▶ **Given request**
Reproduce the entries below word for word, starting at the first line and ending at the line that contains "Answer: point (93, 154), point", with both ends included.

▶ **Supplied material**

-- BEGIN --

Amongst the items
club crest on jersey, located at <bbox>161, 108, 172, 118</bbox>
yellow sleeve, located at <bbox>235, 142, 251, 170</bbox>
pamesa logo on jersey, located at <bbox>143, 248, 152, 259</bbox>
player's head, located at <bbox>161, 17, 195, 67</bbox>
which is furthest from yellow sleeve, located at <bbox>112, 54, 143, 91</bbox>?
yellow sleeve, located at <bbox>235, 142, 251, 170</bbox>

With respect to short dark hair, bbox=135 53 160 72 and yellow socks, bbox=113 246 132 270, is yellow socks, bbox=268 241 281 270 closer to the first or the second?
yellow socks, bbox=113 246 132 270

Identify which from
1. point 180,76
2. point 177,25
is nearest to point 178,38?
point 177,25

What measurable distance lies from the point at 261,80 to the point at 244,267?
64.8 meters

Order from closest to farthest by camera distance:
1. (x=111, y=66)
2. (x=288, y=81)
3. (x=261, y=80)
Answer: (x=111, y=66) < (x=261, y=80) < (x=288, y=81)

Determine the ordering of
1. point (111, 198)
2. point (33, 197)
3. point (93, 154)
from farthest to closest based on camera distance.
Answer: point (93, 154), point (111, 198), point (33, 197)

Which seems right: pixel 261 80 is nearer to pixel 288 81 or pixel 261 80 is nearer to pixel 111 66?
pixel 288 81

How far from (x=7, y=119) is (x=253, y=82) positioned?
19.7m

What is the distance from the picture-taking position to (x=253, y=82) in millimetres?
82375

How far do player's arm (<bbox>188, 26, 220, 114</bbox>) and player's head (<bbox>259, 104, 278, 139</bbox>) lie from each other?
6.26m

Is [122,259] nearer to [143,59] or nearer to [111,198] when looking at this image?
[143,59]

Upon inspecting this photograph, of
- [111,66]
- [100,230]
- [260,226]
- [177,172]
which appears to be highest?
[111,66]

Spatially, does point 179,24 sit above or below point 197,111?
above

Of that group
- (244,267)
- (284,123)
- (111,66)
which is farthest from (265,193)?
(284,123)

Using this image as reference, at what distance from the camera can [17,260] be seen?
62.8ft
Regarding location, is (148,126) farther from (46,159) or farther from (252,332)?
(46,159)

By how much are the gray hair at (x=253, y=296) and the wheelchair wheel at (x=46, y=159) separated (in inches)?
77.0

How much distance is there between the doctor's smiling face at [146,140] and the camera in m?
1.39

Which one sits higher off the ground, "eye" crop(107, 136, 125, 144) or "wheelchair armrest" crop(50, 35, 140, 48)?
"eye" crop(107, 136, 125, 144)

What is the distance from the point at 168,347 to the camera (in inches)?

-- END --

▶ **Solution to the problem**
Amongst the items
club crest on jersey, located at <bbox>161, 108, 172, 118</bbox>
yellow sleeve, located at <bbox>235, 142, 251, 170</bbox>
pamesa logo on jersey, located at <bbox>143, 248, 152, 259</bbox>
player's head, located at <bbox>161, 17, 195, 67</bbox>
which is furthest from yellow sleeve, located at <bbox>112, 54, 143, 91</bbox>?
yellow sleeve, located at <bbox>235, 142, 251, 170</bbox>

With respect to short dark hair, bbox=135 53 160 72 and yellow socks, bbox=113 246 132 270, is yellow socks, bbox=268 241 281 270 closer to the first or the second?
yellow socks, bbox=113 246 132 270

Identify which from
1. point 180,76
2. point 177,25
is nearest to point 178,38?
point 177,25

What measurable distance lies from the point at 261,80 to the point at 244,267?
64.8 meters

Order from closest to farthest by camera distance:
1. (x=111, y=66)
2. (x=288, y=81)
3. (x=261, y=80)
Answer: (x=111, y=66) < (x=261, y=80) < (x=288, y=81)

Determine the ordering of
1. point (111, 198)
2. point (33, 197)
3. point (93, 154)
from farthest to closest based on camera distance.
Answer: point (93, 154), point (111, 198), point (33, 197)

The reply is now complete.